1. Kunal Shah, Co-founder, SURE
“As expected, RBI MPC has delivered a dovish cut in interest rates, acknowledging that inflation trend is much lower, if we take out impact of gold prices, realised inflation this year is only 1.5-2.0%. Leaving the rooms for one more cut in future if growth slows down.
The cut is timely and will bring relief for homebuyers, lowering EMIs and reducing total interest outflow. For a home loan of ₹50 lakhs, borrowers could now save around *₹1.80 lakh over the 20y tenure, further improving affordability and boosting housing demand.

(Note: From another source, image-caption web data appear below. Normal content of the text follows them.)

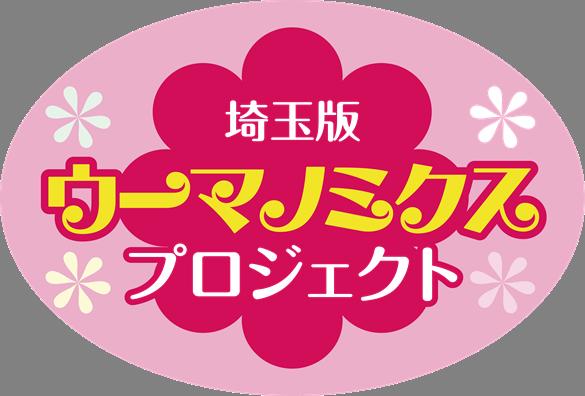 ウーマノミクスロゴマーク 背景なし 埼玉県杉戸町の 太平グループ 総合事業商社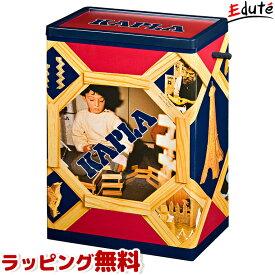 カプラ KAPLA200| 誕生日 1歳 男 おもちゃ 女 2歳 木のおもちゃ 知育玩具 1歳半 3歳 誕生日プレゼント 男の子 赤ちゃん 4歳 積み木 子供 女の子 おしゃれ 5歳 出産祝い 木製 一歳 6歳 二歳 つみき 幼児 木 ベビー お祝い 0歳 ブロック 7歳 クリスマスプレゼント クリスマス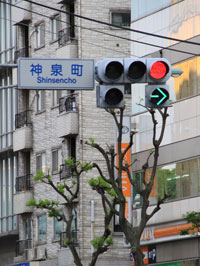 shinsensingou01.jpg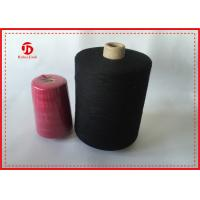 Quality Ring Twist Dyed Polyester Yarn , High Tenacity Polyester Core Spun Thread for sale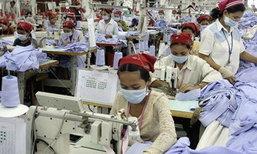 จัดอันดับกัมพูชาอยู่ในกลุ่มประเทศละเมิดสิทธิแรงงานขั้นรุนแรงที่สุดของโลก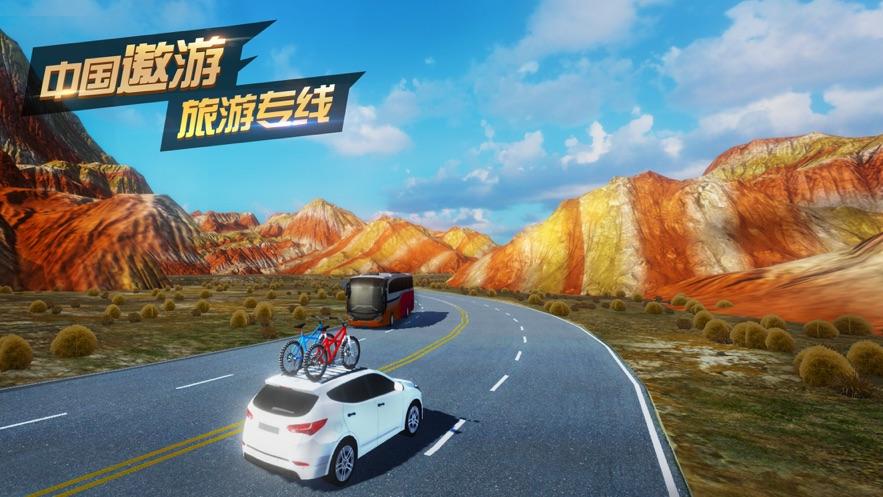 傲游中国2手机版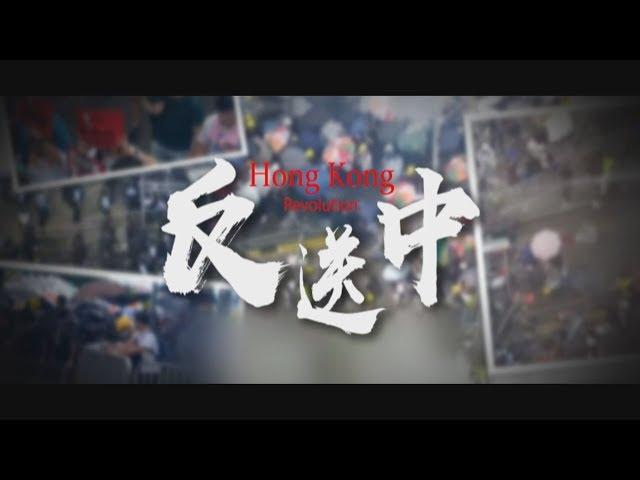 【台灣演義】#香港反送中 #國安法  2020.05.31 | Taiwan History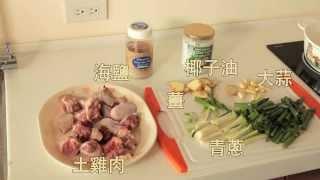 一分鐘做菜:土雞肉大餐 Cook chicken soup in 1 minute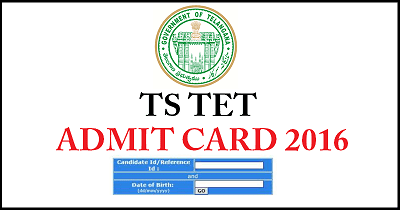 Telangana State TS TET Hall Ticket Download
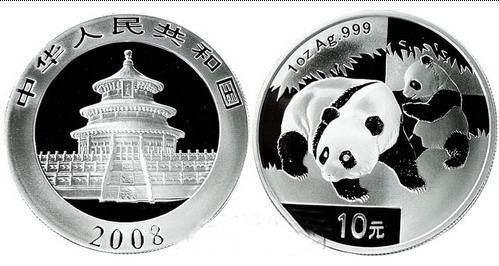 2015熊猫金银币套装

For banks, the rate cut may compress lending margins in the short term, but it is also expected to stimulate higher credit demand, particularly in home loans, supporting overall portfolio growth. With rates continuing to soften, 2026 is shaping up to be more favourable for both borrowers and lenders”.
2. CA Kinjal Shah, Vice President, Bombay Chartered Accountants’ Society (BCAS)
“With the 25-basis-point reduction in the repo rate, bringing it to 5.25%, the Reserve Bank of India has delivered four rate cuts in 2025—25 bps each in February and April, a 50-bps cut in June, and 25 bps in December, bringing the cumulative reduction for the year to 125 bps. The decision was unanimous and reflects the RBI’s continued growth-supportive policy stance amid a benign inflation outlook.
GST rationalisation has boosted domestic demand, and festival-related spending has further contributed to growth across sectors.
Liquidity conditions are being addressed through OMO purchases of ₹1 lakh crore and a $5 billion dollar–rupee swap in December to inject durable liquidity into the system.
Despite global headwinds, the Indian economy has shown resilience and is poised to maintain high growth, with the real GDP outlook for FY26 being revised to 7.3%. The combination of supportive monetary policy, robust domestic demand and growth outlook provides guidance on how credit and financial conditions may evolve over the near term.”